Lying. Everyone is guilty of it, even though we know we shouldn't do it. But are all lies alike? And why are some harder to remember than others?
A new study, published in the Journal of Applied Research and Memory Cognition, separates lies into two general categories, and teases apart why one category of lies is so much easier to remember than the other.
Researchers at Louisiana State University found that lies generally fall into the false description camp, or the false denial camp. With false descriptions, a person is actually fabricating details and events for the lie. Researchers say this makes the lie easier to remember because it takes more brainpower to create the false details.
"As the constructive process lays down records of our details and descriptions, it also lays down information about the process of construction," study researcher Sean Lane, an associate professor at the university, said in a statement.

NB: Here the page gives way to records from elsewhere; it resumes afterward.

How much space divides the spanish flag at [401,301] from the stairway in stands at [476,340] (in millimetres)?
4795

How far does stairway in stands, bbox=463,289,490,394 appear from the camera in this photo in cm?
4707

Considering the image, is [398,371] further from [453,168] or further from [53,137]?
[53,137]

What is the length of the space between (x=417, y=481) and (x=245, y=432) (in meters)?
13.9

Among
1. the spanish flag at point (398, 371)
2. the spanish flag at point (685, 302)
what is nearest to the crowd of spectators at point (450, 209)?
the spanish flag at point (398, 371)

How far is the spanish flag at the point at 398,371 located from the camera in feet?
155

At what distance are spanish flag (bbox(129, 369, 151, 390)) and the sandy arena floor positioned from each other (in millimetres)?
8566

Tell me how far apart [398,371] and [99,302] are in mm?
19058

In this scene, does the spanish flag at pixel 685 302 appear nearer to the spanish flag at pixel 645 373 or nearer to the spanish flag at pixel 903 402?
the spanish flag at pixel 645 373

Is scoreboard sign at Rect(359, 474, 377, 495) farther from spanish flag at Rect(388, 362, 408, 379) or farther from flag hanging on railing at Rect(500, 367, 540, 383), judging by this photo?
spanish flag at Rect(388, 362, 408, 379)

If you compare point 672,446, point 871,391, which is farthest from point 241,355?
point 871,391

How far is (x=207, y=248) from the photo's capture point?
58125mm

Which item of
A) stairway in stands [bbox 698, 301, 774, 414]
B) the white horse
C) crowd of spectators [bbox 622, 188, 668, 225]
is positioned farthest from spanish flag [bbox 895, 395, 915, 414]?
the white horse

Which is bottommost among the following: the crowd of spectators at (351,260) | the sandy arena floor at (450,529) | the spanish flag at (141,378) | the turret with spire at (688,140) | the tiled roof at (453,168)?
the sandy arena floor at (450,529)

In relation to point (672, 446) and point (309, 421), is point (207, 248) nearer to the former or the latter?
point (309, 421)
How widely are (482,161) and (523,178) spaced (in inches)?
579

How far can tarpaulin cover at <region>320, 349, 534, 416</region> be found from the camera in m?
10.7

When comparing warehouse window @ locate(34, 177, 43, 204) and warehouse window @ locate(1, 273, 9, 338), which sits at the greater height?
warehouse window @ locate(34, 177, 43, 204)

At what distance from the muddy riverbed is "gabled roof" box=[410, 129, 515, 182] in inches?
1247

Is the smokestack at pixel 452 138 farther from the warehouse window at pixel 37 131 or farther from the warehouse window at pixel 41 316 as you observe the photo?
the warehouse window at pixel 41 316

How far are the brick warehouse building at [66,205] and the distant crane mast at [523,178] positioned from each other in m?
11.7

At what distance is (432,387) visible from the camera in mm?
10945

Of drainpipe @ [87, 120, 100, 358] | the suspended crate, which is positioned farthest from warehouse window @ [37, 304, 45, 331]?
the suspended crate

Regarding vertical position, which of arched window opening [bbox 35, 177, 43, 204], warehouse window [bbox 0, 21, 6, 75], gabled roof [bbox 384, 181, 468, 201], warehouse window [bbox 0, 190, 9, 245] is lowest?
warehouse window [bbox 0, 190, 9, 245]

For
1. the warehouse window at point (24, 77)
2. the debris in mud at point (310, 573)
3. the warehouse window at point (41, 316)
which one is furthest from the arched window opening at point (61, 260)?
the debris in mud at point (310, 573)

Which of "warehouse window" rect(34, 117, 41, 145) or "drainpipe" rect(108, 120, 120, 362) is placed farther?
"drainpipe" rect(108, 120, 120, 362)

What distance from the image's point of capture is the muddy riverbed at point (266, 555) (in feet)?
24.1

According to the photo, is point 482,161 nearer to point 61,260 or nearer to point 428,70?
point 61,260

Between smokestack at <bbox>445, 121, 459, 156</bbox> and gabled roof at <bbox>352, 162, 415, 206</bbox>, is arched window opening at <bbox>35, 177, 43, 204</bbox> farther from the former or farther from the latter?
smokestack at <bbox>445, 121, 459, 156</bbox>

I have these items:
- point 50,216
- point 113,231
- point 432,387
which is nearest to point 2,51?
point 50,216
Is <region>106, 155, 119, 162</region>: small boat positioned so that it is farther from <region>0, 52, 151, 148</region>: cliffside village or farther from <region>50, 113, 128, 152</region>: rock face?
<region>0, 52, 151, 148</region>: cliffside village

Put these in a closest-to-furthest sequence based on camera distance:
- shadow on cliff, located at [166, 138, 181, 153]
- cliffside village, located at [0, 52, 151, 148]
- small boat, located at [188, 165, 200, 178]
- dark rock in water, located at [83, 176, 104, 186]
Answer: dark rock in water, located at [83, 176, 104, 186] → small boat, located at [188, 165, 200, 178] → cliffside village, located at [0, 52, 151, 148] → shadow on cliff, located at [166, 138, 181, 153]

False denials, on the other hand, involve saying something didn't happen when it in fact did. Because this kind of lie doesn't require any extra brainpower to fabricate details, it's harder to remember that you told the lie "because there's not much cognitively involved in the denial," Lane said in the statement.
For the study, researchers instructed study participants to look at pictures of objects and then lie about them, either by denying that they saw them, or by fabricating descriptions of objects they in fact didn't see. The study participants were better able to remember the false descriptions of the objects, versus their false denials that they'd seen an object.
But of course, in the end, maybe the best way to avoid struggling to remember a lie is to avoid telling one at all.